Hear me for my cause; and be silent, that you may hear. Believe me for mine honor; and have respect to mine honor, that you may believe. Censure me in your wisdom; and awake your senses, that you may the better judge. If there be any in this assembly-any dear friend of Cæsar's, to him I say, that Brutus' love to Cæsar was no less than his. If, then, that friend demand why Brutus rose against Cæsar, this is my answer: Not that I loved Cæsar less but that I loved Rome more. Had you rather Cæsar were living, and die all slaves, than that Cæsar were dead, to live all freemen? As Cæsar loved me, I weep for him; as he was fortunate, I rejoice at it; as he was valiant, I honor him; but, as he was ambitious, I slew him. There are tears, for his love; joy, for his fortune; honor, for his valor; and death, for his ambition! Who is here so base, that would be a bondman? If any, speak; for him have I offended. Who is here so rude, that would not be a Roman? If any, speak; for him have I offended. Who is here so vile, that will not love his country? If any, speak; for him have I offended. I pause for a reply.

None?

Then none have I offended. to Cæsar than you shall do to Brutus.

I have done no more

The question of his

death is enrolled in the Capitol; his glory not extenuated, wherein he was worthy; nor his offences enforced, for which he suffered death.

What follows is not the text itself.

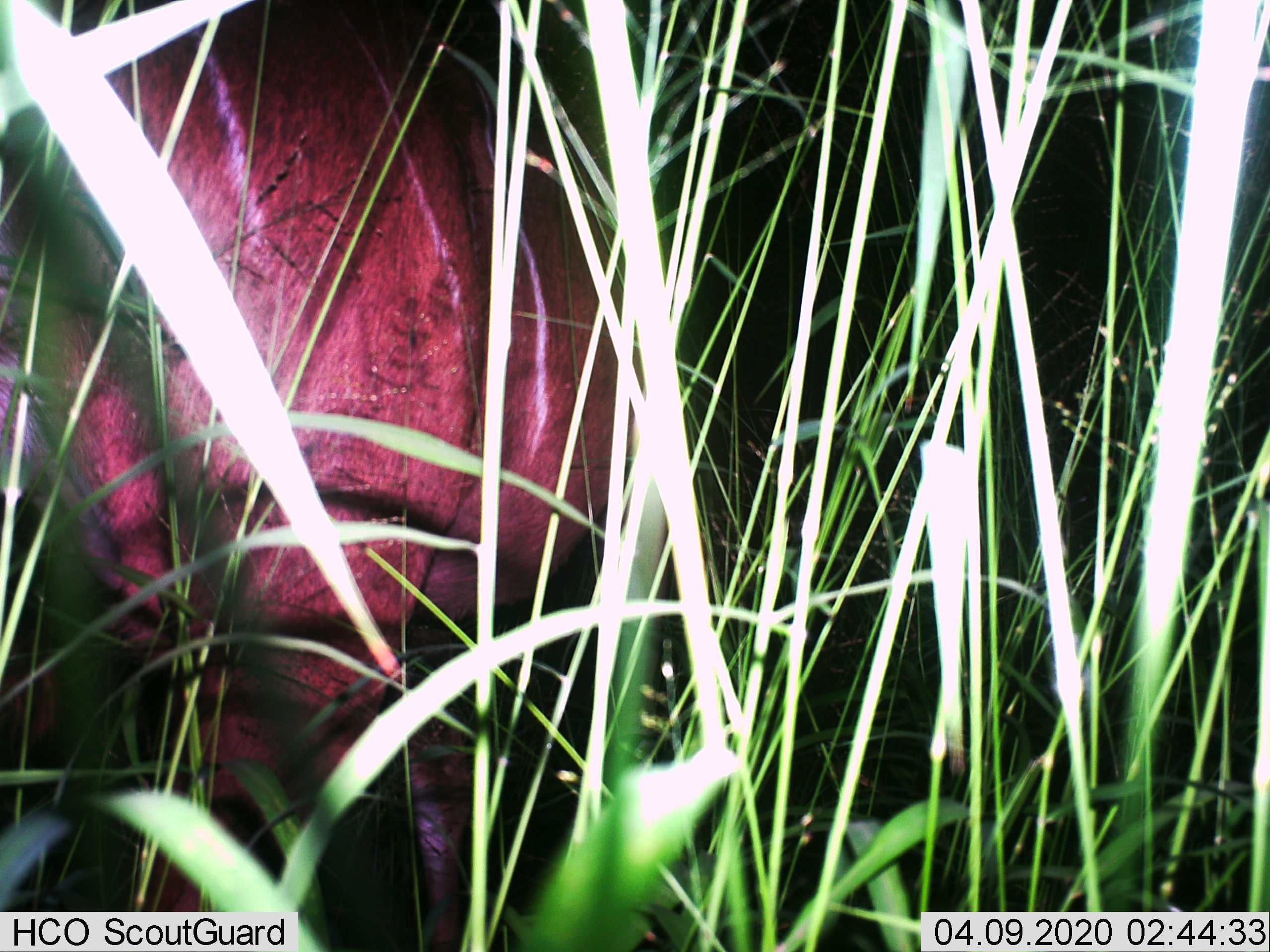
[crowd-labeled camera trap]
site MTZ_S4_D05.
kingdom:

Here comes his body, mourned by Mark Antony, who, though he had no hand in his death, shall receive the benefit of his dying, a place in the commonwealth—as which of you shall not? With this I depart,—that, as I slew my best lover for the good of Rome, I have the same dagger for myself, when it shall please my country to need my death.

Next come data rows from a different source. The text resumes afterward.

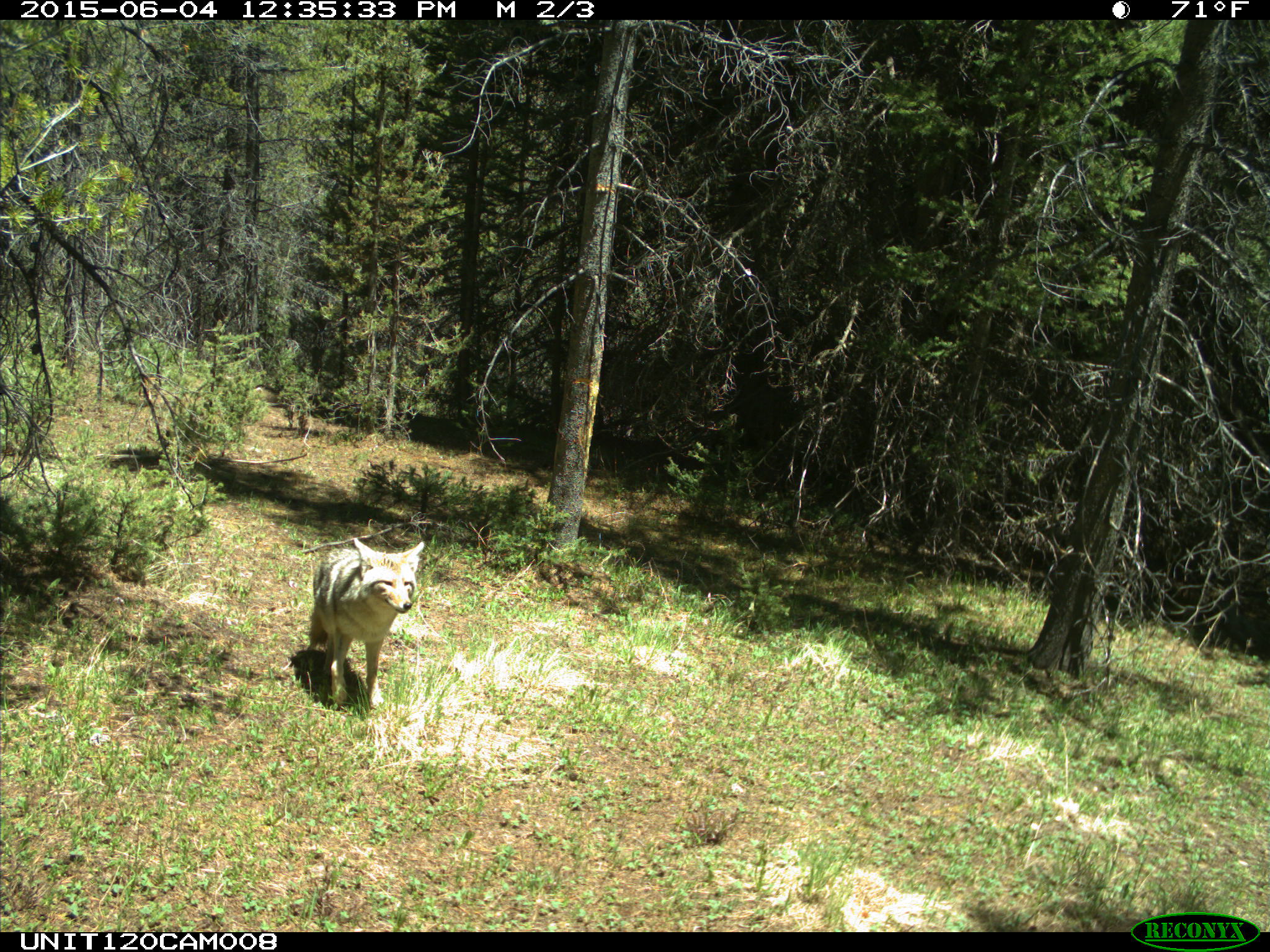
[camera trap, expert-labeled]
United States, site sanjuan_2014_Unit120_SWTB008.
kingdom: Animalia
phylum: Chordata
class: Mammalia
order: Carnivora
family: Canidae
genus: Canis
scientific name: Canis latrans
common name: coyote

91.—OUR DUTY TO THE REPUBLIC.
JOSEPH STORY.

The Old World has already revealed to us, in its unsealed books, the beginning and end of all its own marvelous struggles in the cause of liberty. Greece, lovely Greece,

"The land of scholars and the nurse of arms,"

where sister republics, in fair procession, chanted the praises of liberty and the gods,-where and what is she? For two thousand years the oppressor has ground her to the earth. Her arts are no more. The last sad relics of her temples are but the barracks of a ruthless soldiery. The fragments of her columns and her palaces are in the dust, yet beautiful in ruins. She fell not when the mighty were upon her. Her sons were united at Thermopyla and Marathon, and the tide of her triumph rolled back upon the Hellespont. She was conquered by her own factions. She fell by the hands of her own people. The man of Macedonia did not the work of destruction. It was already done, by her own corruptions, banishments and dissensions. Rome, republican Rome, whose eagles glanced in the rising and the setting sun,—where and what is she? The Eternal City yet remains, proud even in her desolation, noble in her decline, venerable in the majesty of religion, and calm as in the composure of death. The malaria has but traveled in the paths worn by her destroyers. More than eighteen centuries have mourned over the loss of her empire. A mortal disease was upon her vitals before Cæsar had crossed the Rubicon; and Brutus did not restore her health by the deep probings of the Senate chamber. The Goths, and Vandals, and Huns, the swarms of the North, completed only what was already begun at home. Romans betrayed Rome. The legions were bought and sold; but the people offered the tribute-money.